HALF A MILLION tonnes of poultrymeat is in freezer storage across Europe, prompting predictions that there will be price pressure on markets until the Autumn of 2021.

With coronavirus closing the foodservice sector, supply chains have been severely disrupted.

In the UK market, 20% of poultry consumption is “out-of-home”, and half of that is imported, according to Philip Wilkinson, an executive director at 2 Sisters and president-elect of Avec.

He told a session at Alltech’s One virtual conference that some of the remaining 10% of domestic production had been diverted into retail, where demand had jumped.

See also: The cost and returns of slower-growing broilers

But doing so was not straightforward, he explained, as companies serving the out-of-home market are set up to produce birds to different weights, process cuts differently and do not necessarily have the right certification or packaging readily available.

As a result, stores across Europe were full of poultrymeat that was destined for foodservice outlets.

Some 500,000t is now in freezers, 200,000t of which was in Poland alone, Mr Wilkinson said.
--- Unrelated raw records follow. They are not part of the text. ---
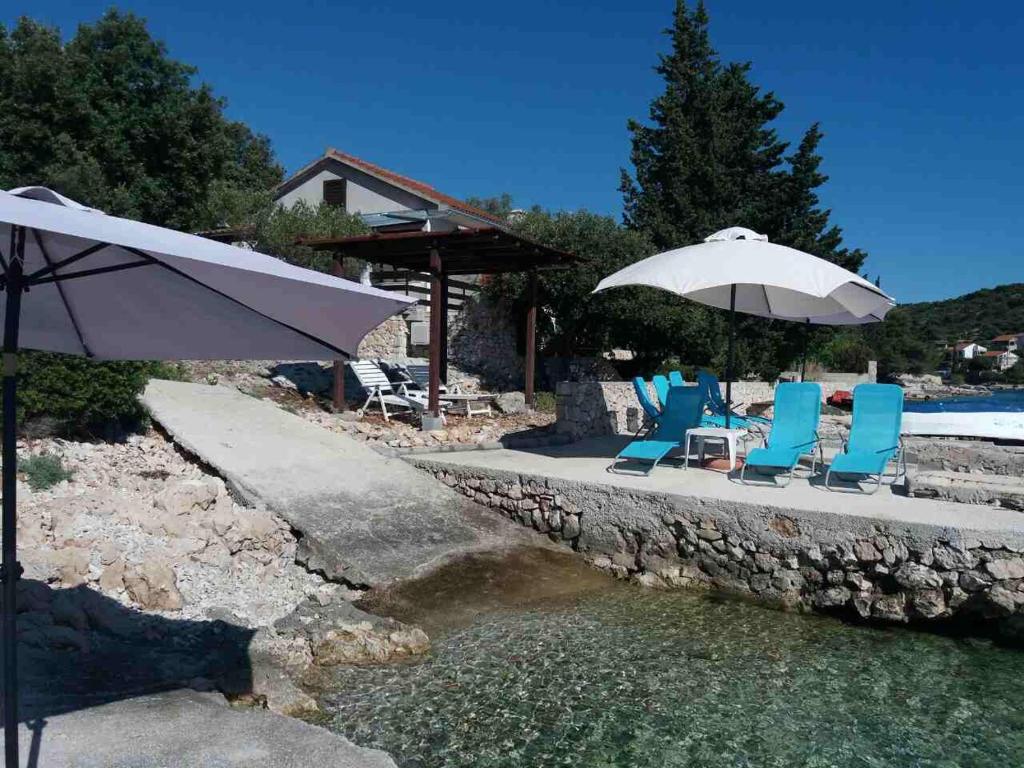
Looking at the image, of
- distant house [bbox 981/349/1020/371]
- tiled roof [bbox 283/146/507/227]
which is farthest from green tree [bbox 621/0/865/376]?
distant house [bbox 981/349/1020/371]

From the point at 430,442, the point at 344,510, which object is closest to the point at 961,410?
the point at 430,442

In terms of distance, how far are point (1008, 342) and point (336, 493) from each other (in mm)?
100284

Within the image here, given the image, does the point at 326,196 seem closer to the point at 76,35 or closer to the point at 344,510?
the point at 76,35

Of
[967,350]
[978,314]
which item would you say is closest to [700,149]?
[967,350]

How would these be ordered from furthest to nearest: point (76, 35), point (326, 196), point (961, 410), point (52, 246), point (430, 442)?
1. point (326, 196)
2. point (76, 35)
3. point (961, 410)
4. point (430, 442)
5. point (52, 246)

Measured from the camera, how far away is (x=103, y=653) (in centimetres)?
461

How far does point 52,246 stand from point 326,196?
25.4 meters

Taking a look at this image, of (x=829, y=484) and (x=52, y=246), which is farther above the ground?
(x=52, y=246)

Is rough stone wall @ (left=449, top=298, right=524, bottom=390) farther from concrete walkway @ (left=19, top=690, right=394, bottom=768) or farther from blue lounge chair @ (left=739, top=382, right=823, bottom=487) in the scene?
concrete walkway @ (left=19, top=690, right=394, bottom=768)

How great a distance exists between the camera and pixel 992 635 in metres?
6.21

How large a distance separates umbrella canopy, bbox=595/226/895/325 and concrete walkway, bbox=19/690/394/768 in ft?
19.3

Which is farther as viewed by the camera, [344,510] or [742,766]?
[344,510]

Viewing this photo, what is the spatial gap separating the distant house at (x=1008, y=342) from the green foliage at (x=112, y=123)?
284 ft

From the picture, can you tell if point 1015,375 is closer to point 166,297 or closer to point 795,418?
point 795,418
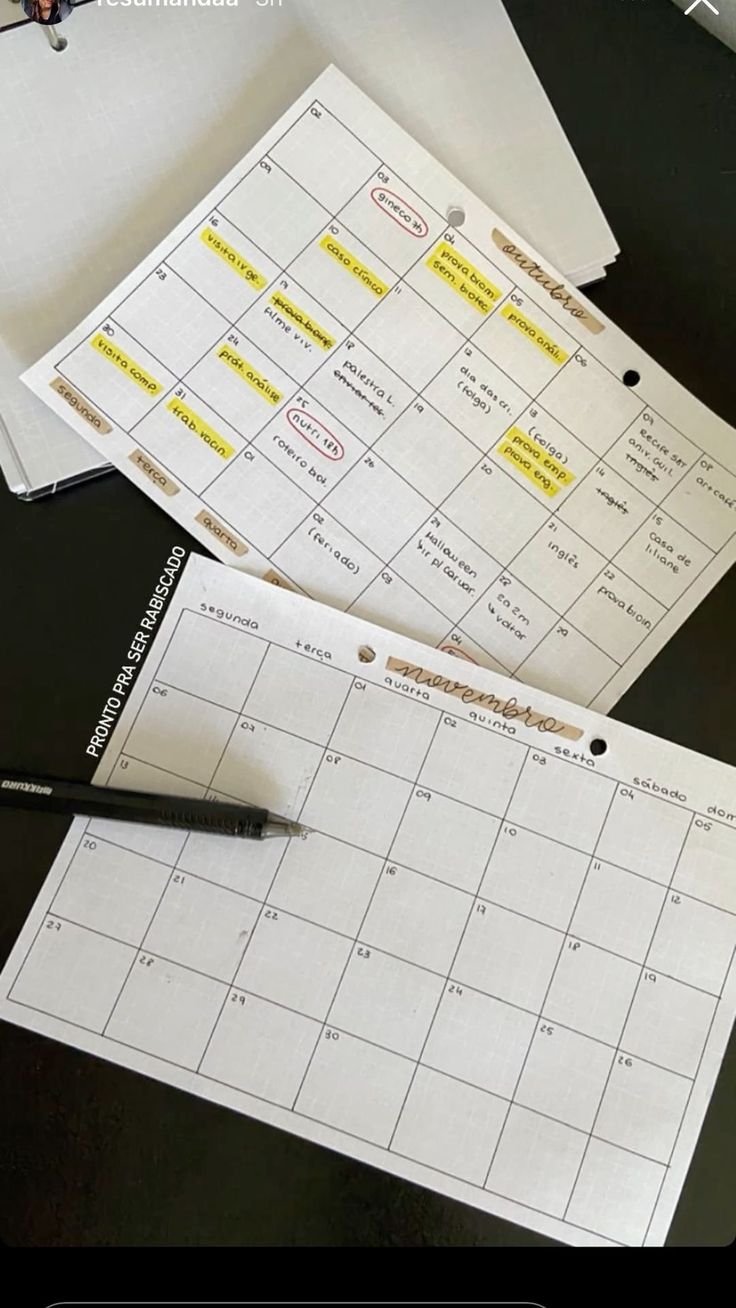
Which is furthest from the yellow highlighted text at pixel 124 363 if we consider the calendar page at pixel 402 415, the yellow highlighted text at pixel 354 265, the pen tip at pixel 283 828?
the pen tip at pixel 283 828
The result would be a prolonged market impact, he suggested. “At some stage, when we come out of lockdown, it’s going to take some time for that volume to filter out through the market.

“I think it will be September or October 2021 before those stocks come through, so this is going to be an 18-month issue, not an 18-week issue.

“When everything is unlocked, it will not be the same as it was, there will be a lag factor.”


One advantage that the poultry sector has, when compared with dairy or pork, is that companies can place fewer chicks and reduce total supply in just eight-to-nine weeks, he added.

“We’re in a fortunate position where we can take remedial action. That action costs companies serious amounts of money – but we are able to react,” he said.

Mr Wilkinson also said that he expected that, in the medium term, the poultrymeat sector would consolidate further because of coronavirus.